**Work to do**
- A) In the piece on the best comics of 2017, who is named as the colorist of Giant Days?
- B) Carry on the piece about the best comics of 2017 from where it stops.

**Passage shown**
=Here are some of the best comics of 2017. They range from traditional superhero stories to slice of life and compelling crime and urban fantasy yarns. These comics show off the potential of the medium and feature a variety of art styles and points of views.
Giant Days (BOOM! Studios)
Giant Days is funnier than your favorite sitcom. It’s a sunny slice of life comic with plenty of drama to boot courtesy of writer John Allison, artists Max Sarin and Liz Fleming, and colorist Whitney Cogar and chronicles the misadventures of British university students, Daisy, Esther, and Susan. Allison excels at giving each member of the not-so-golden trio their own personal arc while bringing the whole ensemble in for kooky comedy moments, like when they attend a rave in Manchester and have to hitchhike home or the in-game wedding of a friend’s slovenly roommate, who is obsessed with MMOs, and may have bitten off way more than he could chew.
Part of Giant Days‘ genius is that each issue tells a standalone story with visual, wordplay, and occasionally satirical humor (The misogyny culture, performative activism, and Whole Foods type stores were recent targets.) while also creating clever character-driven comedy for readers, who have kept with the past 20+ issues. It’s very accessible for new readers, who want something to laugh at and relate to instead of endless slugfests and continuity. For example, Giant Days #25 puts Susan’s large, dysfunctional family in the spotlight in a holiday-themed issue, and we get to see her in a new light. A lot of the times, she seems like the “mom” of the friend group, but she’s really as out of her depth as Esther flitting from flirting to activism to even video games to find her identity or the introverted Daisy trying and failing to make things work with her extroverted girlfriend, Ingrid. Allison, Sarin, and Fleming have built up the main cast and their friendship so much that in the book’s third year, they can spread their wings and tell stories foregrounding other denizens of this quirky, yet often harshly realistic universe.

**Supplied information**
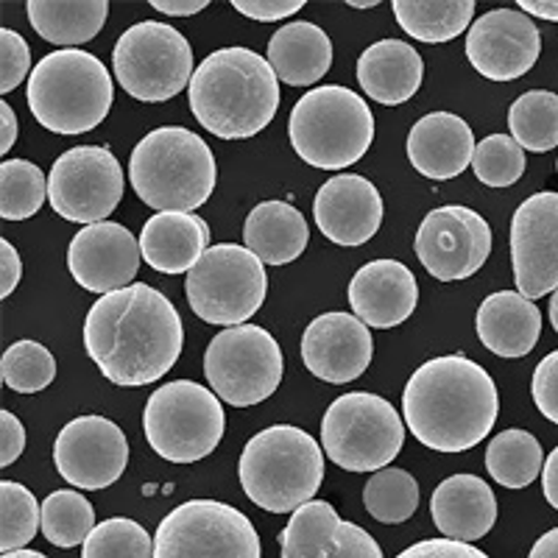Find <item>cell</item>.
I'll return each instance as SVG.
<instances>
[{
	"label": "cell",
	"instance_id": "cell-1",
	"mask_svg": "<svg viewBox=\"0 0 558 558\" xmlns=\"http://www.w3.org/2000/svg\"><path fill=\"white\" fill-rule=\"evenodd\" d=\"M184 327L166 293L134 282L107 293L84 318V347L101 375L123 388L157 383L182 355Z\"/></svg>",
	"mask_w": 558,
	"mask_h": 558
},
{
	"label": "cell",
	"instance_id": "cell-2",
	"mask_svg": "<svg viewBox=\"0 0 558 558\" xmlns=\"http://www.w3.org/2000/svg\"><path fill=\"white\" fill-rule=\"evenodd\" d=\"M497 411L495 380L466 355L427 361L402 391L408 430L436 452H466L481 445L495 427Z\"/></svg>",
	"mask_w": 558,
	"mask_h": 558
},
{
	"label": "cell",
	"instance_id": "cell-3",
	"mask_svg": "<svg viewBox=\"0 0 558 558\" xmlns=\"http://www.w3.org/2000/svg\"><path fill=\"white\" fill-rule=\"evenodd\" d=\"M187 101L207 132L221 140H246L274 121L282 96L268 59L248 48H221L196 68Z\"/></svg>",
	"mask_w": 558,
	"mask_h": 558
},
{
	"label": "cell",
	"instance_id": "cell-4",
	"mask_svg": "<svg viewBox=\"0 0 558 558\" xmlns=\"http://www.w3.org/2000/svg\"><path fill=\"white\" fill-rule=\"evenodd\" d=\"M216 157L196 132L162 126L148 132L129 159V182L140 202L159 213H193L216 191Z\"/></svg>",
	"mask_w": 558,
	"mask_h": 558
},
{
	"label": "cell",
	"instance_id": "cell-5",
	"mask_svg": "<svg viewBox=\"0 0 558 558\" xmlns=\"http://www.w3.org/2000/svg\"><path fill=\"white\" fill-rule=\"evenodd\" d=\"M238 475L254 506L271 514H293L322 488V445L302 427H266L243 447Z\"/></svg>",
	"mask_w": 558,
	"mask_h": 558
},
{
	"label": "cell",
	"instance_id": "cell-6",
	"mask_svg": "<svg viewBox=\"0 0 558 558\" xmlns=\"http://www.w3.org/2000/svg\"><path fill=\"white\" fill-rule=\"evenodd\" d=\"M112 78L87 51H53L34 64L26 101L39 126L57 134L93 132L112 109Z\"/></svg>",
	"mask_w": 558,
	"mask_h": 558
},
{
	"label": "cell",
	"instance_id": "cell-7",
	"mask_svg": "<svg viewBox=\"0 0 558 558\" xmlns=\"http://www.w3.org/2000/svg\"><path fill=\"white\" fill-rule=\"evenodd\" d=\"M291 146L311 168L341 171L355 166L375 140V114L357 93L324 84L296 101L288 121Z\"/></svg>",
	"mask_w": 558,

**Responses by task**
- A) Whitney Cogar

- B)
But Giant Days wouldn’t be its charming self without the eyes and faces that penciler Max Sarin makes the characters pull, the background details that inker Liz Fleming fleshes out, and bursts of color from Whitney Cogar, who brings an odd surrealism to the university town of Sheffield. Cogar’s color choices can establish a relationship without a single word, like when the trio’s friend Ed walks into his apartment and is greeted by a sickly green stink, and you know he has issues with his housemate, Dean. Except, in that same issue, Allison writes Dean like a real human being, who is inexperienced in romantic relationships and falls for an extremely controlling woman while playing a video game, and this earns the sympathy of both the readers and characters.
Giant Days holds up a mirror to all the triumphs, failures, and the messy stuff in-between of being a young person while having a heightened, off-the-wall sense of humor.
Batman (DC Comics)
Normally, when talking about Batman, you could just end the conversation with “Because he’s Batman!” and that would be the end of it. In writer Tom King’s case, he’s elevated Bruce Wayne and Batman into a character that is emotionally letting down his walls and finally letting people inside. Overall, King has played the long game with his run on Batman, and it’s been magnificent to witness it all come full circle with intimate character arcs and stand alone storylines (Like a team-up with Swamp Thing and an Eisner-nominated issue centered around Batman’s dog, Ace.) sprinkled in for good measure.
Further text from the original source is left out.